*** TASK DATA

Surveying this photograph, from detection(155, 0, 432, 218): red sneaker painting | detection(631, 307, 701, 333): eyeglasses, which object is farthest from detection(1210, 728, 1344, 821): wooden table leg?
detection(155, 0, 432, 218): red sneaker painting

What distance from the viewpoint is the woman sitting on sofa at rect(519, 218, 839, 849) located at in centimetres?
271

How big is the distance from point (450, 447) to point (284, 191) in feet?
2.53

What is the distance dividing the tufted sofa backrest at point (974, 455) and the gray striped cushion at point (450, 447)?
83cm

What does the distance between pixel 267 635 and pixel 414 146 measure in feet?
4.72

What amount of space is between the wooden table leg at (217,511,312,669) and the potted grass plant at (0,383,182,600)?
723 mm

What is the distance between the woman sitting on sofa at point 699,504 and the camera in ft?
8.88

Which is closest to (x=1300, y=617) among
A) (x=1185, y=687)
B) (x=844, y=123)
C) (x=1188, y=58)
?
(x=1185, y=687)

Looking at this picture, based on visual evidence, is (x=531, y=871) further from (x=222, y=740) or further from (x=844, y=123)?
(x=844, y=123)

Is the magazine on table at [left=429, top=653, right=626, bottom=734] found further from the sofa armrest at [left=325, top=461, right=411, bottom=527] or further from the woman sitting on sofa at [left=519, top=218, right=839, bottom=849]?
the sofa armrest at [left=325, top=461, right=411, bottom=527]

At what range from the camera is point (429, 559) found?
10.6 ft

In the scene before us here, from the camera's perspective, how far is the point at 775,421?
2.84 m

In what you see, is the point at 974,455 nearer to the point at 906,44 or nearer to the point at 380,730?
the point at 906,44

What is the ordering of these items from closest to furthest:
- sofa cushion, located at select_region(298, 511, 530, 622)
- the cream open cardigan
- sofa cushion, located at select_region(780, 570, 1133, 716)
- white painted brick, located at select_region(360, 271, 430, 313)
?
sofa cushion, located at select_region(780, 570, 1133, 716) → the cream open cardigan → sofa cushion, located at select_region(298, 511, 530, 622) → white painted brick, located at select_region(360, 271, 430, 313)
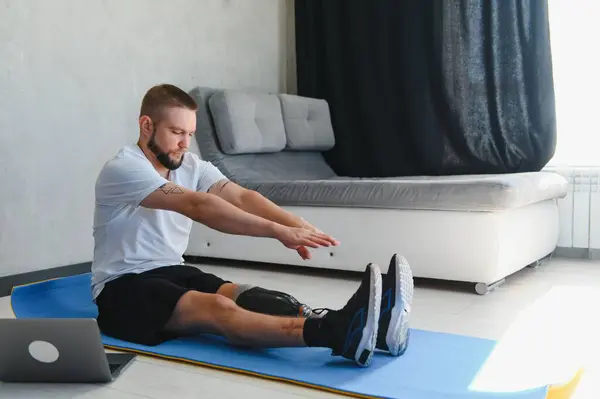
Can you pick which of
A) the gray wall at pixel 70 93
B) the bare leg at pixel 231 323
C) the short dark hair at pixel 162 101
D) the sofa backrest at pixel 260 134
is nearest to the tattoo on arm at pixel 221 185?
the short dark hair at pixel 162 101

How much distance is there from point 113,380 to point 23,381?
0.24 metres

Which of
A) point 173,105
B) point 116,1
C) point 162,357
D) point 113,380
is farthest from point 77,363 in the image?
point 116,1

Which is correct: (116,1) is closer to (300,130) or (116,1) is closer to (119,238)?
(300,130)

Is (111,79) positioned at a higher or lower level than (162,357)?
higher

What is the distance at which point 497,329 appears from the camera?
7.46ft

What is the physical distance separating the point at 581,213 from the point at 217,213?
2694mm

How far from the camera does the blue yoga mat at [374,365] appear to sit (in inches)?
65.2

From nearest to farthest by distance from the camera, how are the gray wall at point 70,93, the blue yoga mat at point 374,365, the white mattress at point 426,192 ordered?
the blue yoga mat at point 374,365 → the white mattress at point 426,192 → the gray wall at point 70,93

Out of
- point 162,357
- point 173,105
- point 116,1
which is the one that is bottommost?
point 162,357

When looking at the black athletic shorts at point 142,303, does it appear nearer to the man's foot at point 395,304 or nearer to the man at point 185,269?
the man at point 185,269

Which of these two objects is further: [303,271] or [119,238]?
[303,271]

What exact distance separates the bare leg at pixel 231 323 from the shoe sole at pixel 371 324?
17cm

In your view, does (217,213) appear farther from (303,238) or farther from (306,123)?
(306,123)

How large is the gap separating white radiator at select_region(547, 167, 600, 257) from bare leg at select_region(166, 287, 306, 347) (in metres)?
2.54
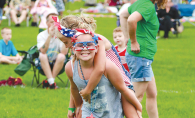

******

**TASK REQUIREMENTS**:
Please pull out every line of the items above that contains the word "mattress" and copy each such line unchanged, one per line.

**SOLUTION TO THIS PROBLEM**:
From nearest to farthest by distance from the camera, how are the gray wall at point 70,93, the blue yoga mat at point 374,365, the white mattress at point 426,192 ordered?
the blue yoga mat at point 374,365 → the white mattress at point 426,192 → the gray wall at point 70,93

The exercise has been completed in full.